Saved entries
<<<<
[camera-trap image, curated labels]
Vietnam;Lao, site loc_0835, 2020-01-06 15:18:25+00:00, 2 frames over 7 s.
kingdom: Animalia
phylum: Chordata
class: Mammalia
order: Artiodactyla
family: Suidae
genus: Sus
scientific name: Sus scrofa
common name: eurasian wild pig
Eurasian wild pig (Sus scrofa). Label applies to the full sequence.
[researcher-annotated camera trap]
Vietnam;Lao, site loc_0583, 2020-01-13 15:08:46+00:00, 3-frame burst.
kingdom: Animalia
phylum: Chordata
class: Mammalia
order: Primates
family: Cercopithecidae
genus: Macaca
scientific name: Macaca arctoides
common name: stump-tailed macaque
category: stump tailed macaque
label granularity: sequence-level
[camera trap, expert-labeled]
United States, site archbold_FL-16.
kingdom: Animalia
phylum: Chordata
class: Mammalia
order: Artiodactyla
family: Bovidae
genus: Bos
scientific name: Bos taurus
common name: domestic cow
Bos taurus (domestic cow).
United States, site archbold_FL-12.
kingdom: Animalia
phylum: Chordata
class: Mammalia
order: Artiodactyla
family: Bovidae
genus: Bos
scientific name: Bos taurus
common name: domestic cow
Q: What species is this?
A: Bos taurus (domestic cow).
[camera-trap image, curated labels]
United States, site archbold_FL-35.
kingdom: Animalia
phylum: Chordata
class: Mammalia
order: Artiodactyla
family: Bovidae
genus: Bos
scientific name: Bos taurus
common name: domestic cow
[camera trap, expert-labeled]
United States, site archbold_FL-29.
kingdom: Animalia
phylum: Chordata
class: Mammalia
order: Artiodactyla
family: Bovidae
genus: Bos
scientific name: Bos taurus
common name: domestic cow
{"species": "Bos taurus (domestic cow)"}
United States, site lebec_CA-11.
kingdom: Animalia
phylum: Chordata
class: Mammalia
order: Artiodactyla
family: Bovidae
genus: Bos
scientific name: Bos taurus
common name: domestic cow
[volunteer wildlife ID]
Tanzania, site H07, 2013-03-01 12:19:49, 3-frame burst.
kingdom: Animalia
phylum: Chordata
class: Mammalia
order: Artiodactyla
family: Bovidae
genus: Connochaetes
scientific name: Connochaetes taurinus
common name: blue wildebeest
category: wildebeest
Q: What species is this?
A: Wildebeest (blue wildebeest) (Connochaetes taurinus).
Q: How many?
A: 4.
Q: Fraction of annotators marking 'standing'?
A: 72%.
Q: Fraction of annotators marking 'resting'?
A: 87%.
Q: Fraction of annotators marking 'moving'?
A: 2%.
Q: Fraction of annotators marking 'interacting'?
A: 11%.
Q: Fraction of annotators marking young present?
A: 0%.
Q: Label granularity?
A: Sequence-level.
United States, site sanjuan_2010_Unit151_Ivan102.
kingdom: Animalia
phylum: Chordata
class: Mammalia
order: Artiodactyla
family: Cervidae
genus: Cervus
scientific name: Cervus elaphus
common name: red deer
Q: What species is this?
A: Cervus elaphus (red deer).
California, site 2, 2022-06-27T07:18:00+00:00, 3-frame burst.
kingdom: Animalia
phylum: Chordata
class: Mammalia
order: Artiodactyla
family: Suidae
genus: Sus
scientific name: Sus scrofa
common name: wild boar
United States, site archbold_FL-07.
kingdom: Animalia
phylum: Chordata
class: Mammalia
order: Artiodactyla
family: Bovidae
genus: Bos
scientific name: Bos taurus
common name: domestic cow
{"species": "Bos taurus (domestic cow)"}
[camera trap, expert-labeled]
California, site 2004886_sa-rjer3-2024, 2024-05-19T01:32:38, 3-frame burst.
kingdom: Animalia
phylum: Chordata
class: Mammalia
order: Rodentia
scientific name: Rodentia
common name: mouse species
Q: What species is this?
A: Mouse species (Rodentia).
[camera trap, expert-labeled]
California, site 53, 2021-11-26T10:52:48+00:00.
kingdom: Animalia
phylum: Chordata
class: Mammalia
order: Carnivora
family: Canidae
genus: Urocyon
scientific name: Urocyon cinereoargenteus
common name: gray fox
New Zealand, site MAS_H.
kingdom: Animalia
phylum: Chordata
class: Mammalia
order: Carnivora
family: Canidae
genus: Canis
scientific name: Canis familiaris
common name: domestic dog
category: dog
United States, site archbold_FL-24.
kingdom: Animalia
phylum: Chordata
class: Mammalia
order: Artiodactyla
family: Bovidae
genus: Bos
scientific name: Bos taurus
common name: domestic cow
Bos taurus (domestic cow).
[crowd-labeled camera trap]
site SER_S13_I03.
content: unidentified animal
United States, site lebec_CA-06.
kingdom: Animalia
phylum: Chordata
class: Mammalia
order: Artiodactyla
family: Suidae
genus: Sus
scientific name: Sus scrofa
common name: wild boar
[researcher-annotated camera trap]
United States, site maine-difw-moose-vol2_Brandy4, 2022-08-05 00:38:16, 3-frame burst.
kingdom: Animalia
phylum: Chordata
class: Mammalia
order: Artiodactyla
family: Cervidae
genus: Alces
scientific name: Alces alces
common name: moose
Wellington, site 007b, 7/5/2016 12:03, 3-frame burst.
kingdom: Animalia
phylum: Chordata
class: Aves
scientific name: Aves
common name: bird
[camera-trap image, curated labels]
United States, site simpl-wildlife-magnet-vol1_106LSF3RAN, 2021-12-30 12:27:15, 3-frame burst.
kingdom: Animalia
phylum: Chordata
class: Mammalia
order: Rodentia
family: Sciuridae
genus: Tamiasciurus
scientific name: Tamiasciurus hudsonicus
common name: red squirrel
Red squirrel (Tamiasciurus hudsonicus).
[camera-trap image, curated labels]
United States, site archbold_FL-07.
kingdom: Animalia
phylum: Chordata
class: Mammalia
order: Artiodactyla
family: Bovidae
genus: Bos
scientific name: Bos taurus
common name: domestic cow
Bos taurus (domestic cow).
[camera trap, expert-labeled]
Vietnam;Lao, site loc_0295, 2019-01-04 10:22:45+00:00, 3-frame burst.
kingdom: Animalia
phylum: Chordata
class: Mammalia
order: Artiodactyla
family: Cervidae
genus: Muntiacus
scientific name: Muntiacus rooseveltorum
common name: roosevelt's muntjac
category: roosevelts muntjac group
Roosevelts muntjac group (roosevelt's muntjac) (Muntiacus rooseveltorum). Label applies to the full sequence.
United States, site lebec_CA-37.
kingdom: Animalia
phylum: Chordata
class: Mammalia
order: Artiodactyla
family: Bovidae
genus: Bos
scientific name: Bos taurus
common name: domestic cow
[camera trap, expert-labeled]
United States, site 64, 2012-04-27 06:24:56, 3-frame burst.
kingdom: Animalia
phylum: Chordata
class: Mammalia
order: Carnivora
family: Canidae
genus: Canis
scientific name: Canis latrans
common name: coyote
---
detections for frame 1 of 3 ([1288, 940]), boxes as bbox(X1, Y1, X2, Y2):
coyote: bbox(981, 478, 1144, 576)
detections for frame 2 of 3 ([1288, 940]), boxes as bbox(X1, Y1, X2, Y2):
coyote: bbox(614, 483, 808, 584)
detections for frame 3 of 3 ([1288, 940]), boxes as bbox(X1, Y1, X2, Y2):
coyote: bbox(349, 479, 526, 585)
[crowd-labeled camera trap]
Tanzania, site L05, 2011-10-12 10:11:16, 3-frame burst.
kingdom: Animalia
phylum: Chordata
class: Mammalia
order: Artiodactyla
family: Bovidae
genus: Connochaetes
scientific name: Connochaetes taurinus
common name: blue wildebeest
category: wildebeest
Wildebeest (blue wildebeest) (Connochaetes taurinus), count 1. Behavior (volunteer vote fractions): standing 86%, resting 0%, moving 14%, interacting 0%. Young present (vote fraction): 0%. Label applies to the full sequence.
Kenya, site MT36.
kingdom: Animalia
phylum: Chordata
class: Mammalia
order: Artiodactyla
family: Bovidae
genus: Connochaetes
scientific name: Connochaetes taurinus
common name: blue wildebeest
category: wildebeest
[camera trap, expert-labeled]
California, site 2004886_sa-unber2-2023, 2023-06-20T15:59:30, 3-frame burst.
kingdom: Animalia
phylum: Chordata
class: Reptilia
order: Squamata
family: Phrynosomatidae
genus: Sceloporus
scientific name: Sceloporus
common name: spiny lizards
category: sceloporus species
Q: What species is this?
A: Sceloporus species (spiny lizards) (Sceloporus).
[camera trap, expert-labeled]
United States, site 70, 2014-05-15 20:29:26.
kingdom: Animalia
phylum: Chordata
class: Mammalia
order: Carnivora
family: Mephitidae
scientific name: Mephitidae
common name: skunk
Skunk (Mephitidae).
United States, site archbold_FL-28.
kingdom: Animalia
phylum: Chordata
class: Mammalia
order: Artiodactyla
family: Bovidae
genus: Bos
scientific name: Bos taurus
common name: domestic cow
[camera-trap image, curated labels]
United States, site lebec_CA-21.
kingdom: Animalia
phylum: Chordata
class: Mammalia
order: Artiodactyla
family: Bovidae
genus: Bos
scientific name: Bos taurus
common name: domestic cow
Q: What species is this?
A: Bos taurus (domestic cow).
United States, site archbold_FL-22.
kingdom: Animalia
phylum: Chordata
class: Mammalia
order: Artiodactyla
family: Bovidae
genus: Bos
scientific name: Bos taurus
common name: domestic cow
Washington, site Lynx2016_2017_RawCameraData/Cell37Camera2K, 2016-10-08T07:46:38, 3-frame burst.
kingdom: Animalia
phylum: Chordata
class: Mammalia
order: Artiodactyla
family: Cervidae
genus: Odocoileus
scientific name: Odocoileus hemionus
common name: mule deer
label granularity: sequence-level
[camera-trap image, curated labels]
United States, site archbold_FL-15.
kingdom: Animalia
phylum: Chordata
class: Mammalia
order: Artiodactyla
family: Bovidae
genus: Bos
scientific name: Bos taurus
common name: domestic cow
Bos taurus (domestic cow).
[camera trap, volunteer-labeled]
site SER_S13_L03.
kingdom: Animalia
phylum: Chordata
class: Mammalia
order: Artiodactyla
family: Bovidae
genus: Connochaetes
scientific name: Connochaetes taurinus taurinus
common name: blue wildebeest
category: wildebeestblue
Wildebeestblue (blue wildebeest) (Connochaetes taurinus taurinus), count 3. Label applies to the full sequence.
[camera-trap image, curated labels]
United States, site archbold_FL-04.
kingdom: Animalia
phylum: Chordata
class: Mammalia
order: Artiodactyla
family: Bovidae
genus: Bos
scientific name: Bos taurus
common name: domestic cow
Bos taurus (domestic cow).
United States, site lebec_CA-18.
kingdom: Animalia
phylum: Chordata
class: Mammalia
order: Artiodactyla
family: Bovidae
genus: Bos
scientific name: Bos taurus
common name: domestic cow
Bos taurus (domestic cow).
>>>>
## EXERCISE
When a line of the data holds the string "marking", pick it out and copy it.

## RESPONSE
Q: Fraction of annotators marking 'standing'?
Q: Fraction of annotators marking 'resting'?
Q: Fraction of annotators marking 'moving'?
Q: Fraction of annotators marking 'interacting'?
Q: Fraction of annotators marking young present?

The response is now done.